Tatsächlich dokumentieren zahlreiche Videos, jedoch Angriffe aggressiver Gewalttäter*innen auf regierungstreue Bürger*innen, Polizist*innen, Geschäfte, Krankenstationen, Impfzentren und sogar eine Kinderklinik in der Stadt Cárdenas. Innenministerium und Generalstaatsanwaltschaft des Landes versicherten, dass sich Festnahmen und Inhaftierungen vor allem gegen Personen gerichtet hätten, die an solchen Straftaten beteiligt waren oder andere dazu angestiftet hatten. Die meisten deutschsprachigen Medien verbreiteten dagegen ungeprüft Meldungen über «tausende willkürlich Verhaftete und Verschwundene». Meldungen, die US-Medien sowie aus den USA finanzierte «unabhängigen Journalisten» in «sozialen Netzwerken» lanciert hatten. Die Tageszeitung Neues Deutschland meldete dazu allerdings am 17.Juli, dass ein Vertreter des Goethe-Instituts in Havanna, eine von der US-Zeitung Miami Herald veröffentlichte Liste abtelefoniert und «mehrere der angeblich Verschwundenen am selben Tag in ihren Büros oder Wohnungen» erreicht hätte. Die kubanische Tageszeitung Juventud Rebelde räumte am 21.Juli indes ein: «Seien wir ehrlich. Es gibt ein geheimes Gefängnis auf kubanischem Boden» und «niemand weiss mit Sicherheit, wie viele Menschen dort genau inhaftiert waren und welches Schicksal sie erlitten haben». Dabei, so die Zeitung des kommunistischen Jugendverbandes, handele es sich um das US-Gefängnis und Folterlager in dem vom US-Militär widerrechtlich besetzen Gebiet in der Bucht von Guantánamo.

#####

AUFGABE:
Prüfe für jede Aussage, ob sie mit dem Textabschnitt übereinstimmt, und antworte mit Ja oder Nein sowie den entscheidenden Worten des Textabschnitts als wörtlichem Zitat. (a) Ein Vertreter des Goethe-Instituts erreichte einige der angeblich Verschwundenen. (b) Die abtelefonierte Liste stammte von der Zeitung Juventud Rebelde. (c) Laut Juventud Rebelde ist mit dem geheimen Gefängnis eine kubanische Einrichtung gemeint. Die Daten braucht man für diese Übung nicht.

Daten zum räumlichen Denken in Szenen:
#####

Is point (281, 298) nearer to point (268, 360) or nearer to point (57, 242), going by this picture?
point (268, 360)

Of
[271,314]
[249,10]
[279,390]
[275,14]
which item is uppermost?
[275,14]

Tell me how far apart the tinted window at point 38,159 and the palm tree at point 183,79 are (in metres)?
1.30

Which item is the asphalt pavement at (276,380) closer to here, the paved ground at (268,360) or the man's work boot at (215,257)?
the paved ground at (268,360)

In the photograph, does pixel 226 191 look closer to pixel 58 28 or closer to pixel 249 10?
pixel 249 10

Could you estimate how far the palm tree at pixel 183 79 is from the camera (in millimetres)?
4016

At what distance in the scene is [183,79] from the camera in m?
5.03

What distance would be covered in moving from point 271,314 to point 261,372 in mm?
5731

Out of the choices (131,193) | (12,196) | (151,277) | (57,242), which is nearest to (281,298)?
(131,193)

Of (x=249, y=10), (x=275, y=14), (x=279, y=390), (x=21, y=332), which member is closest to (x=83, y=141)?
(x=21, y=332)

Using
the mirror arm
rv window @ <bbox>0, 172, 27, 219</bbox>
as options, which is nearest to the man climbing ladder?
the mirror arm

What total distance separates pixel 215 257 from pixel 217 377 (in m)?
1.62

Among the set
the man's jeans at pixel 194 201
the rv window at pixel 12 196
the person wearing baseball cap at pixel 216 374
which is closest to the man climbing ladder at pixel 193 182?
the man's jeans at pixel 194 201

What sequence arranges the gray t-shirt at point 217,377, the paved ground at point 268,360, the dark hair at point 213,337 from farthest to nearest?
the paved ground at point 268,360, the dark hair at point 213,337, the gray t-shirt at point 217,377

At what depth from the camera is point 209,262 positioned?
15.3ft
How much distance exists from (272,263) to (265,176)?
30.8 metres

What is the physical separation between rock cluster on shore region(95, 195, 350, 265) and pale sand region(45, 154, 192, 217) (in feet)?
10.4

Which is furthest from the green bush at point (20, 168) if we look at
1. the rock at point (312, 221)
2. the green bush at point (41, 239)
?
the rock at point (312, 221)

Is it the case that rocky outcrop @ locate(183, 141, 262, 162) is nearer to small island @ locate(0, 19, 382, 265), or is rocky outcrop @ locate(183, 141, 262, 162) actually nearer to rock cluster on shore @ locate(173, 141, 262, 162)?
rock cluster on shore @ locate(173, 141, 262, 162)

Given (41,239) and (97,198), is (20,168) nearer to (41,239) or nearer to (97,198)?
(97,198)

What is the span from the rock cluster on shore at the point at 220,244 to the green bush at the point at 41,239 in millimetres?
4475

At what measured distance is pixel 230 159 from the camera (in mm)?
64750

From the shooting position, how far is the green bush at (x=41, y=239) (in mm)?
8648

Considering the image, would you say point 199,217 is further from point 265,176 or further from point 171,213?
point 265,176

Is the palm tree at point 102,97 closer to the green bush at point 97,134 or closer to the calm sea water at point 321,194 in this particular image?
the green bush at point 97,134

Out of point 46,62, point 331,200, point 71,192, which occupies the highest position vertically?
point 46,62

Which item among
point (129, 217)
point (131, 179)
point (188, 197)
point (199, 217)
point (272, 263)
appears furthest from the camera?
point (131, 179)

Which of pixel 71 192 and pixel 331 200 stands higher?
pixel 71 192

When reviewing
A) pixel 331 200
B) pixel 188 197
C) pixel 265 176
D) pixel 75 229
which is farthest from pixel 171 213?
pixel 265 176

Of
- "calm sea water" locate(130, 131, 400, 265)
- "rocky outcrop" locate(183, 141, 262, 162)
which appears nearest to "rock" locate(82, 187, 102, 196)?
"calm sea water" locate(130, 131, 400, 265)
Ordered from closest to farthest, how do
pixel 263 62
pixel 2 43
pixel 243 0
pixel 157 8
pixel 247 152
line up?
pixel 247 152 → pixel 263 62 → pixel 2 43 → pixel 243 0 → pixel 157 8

#####

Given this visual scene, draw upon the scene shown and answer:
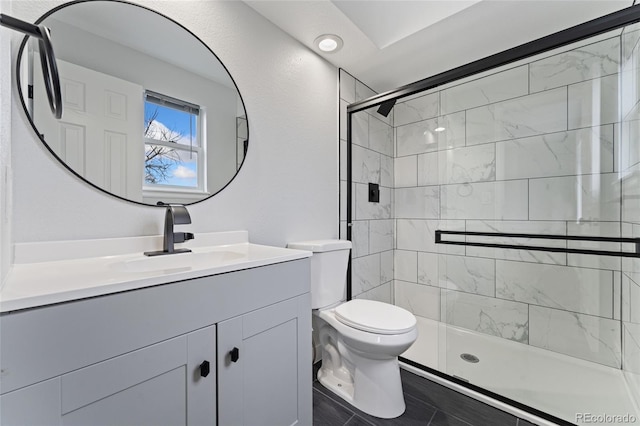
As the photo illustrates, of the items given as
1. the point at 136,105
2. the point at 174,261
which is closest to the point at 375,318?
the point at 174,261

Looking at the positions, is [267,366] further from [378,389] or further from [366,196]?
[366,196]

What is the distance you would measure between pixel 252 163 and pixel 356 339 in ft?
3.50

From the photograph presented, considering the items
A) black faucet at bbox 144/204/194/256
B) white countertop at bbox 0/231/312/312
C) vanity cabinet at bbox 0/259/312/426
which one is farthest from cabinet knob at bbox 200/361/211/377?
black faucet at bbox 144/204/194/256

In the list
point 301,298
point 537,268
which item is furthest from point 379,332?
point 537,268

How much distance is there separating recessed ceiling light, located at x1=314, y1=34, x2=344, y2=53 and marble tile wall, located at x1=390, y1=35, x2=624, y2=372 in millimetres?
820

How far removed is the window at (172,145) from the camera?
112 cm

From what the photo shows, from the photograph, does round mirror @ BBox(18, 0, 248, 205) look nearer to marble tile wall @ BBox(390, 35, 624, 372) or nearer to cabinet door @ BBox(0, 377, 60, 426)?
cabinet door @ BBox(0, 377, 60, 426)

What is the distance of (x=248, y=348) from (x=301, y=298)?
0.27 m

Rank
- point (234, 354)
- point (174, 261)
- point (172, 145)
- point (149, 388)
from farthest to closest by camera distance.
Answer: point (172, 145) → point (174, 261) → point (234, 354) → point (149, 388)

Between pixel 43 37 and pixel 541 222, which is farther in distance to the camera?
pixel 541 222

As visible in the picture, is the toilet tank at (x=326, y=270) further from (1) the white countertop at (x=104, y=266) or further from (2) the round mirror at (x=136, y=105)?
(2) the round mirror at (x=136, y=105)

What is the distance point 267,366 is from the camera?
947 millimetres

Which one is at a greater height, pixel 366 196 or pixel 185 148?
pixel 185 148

#####

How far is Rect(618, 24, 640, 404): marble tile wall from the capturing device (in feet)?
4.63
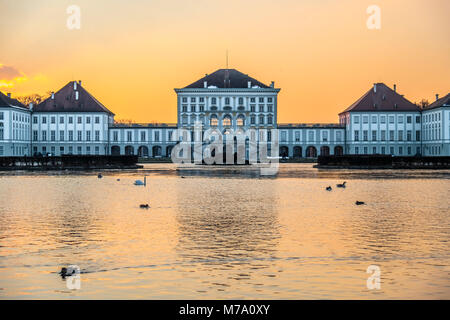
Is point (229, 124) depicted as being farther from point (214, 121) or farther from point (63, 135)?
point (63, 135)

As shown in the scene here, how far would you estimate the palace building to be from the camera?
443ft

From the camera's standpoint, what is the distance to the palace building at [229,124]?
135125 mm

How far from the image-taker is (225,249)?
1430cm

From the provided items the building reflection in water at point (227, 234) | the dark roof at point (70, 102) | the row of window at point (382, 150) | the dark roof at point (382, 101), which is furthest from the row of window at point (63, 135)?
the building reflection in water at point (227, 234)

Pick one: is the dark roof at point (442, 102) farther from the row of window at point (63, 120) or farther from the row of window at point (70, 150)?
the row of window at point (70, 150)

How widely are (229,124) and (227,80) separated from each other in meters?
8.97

#####

LÖSUNG:
(a) Ja: „mehrere der angeblich Verschwundenen am selben Tag in ihren Büros oder Wohnungen“
(b) Nein: „eine von der US-Zeitung Miami Herald veröffentlichte Liste“
(c) Nein: „um das US-Gefängnis und Folterlager“